#### Data provided:
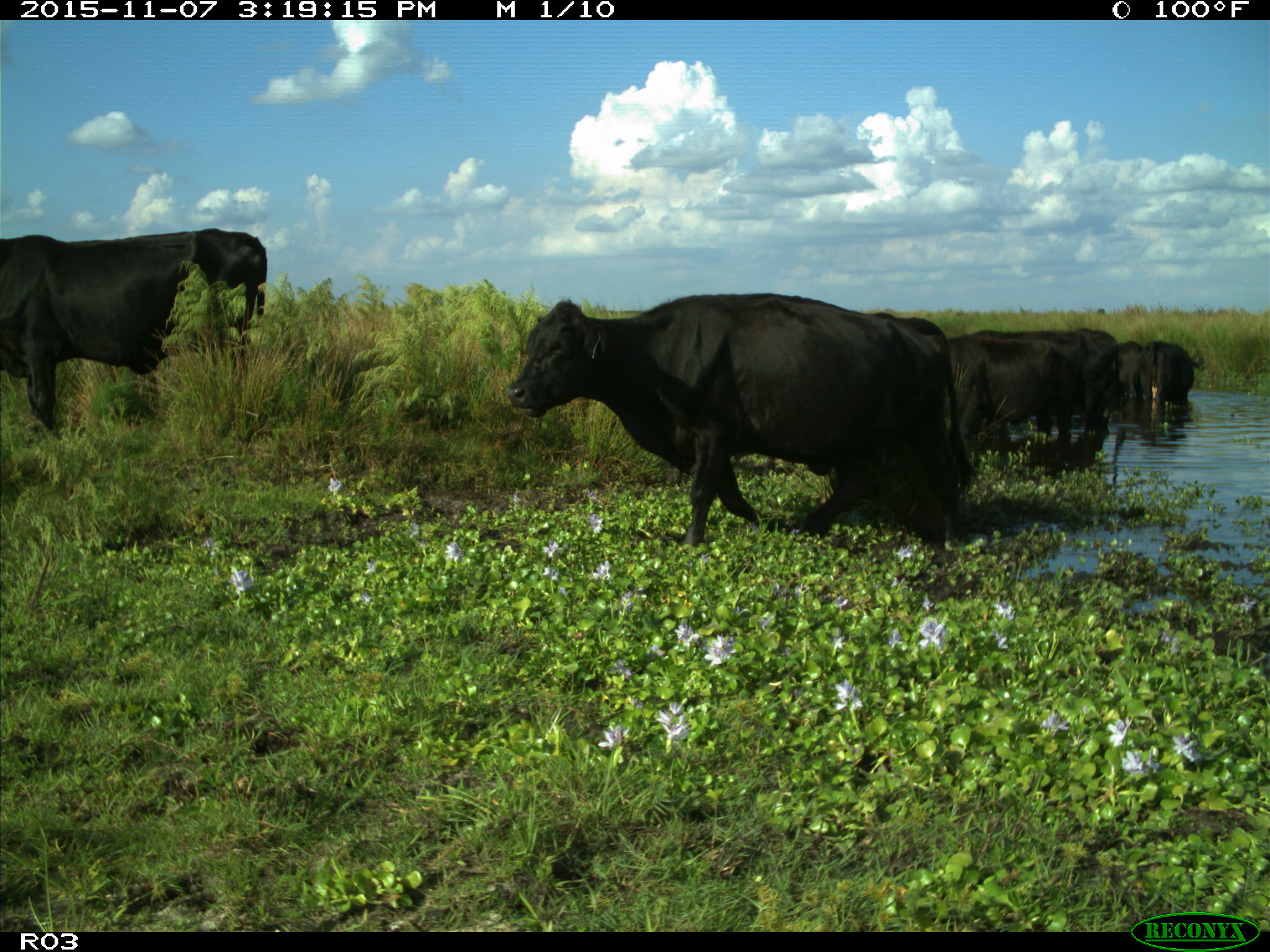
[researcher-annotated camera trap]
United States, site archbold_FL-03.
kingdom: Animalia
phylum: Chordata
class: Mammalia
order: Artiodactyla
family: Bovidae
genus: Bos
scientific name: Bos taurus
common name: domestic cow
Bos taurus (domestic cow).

#### To do:
An exact transcription of the material is required, without any pictures.

#### Solved exercise:
[researcher-annotated camera trap]
United States, site archbold_FL-03.
kingdom: Animalia
phylum: Chordata
class: Mammalia
order: Artiodactyla
family: Bovidae
genus: Bos
scientific name: Bos taurus
common name: domestic cow
Bos taurus (domestic cow).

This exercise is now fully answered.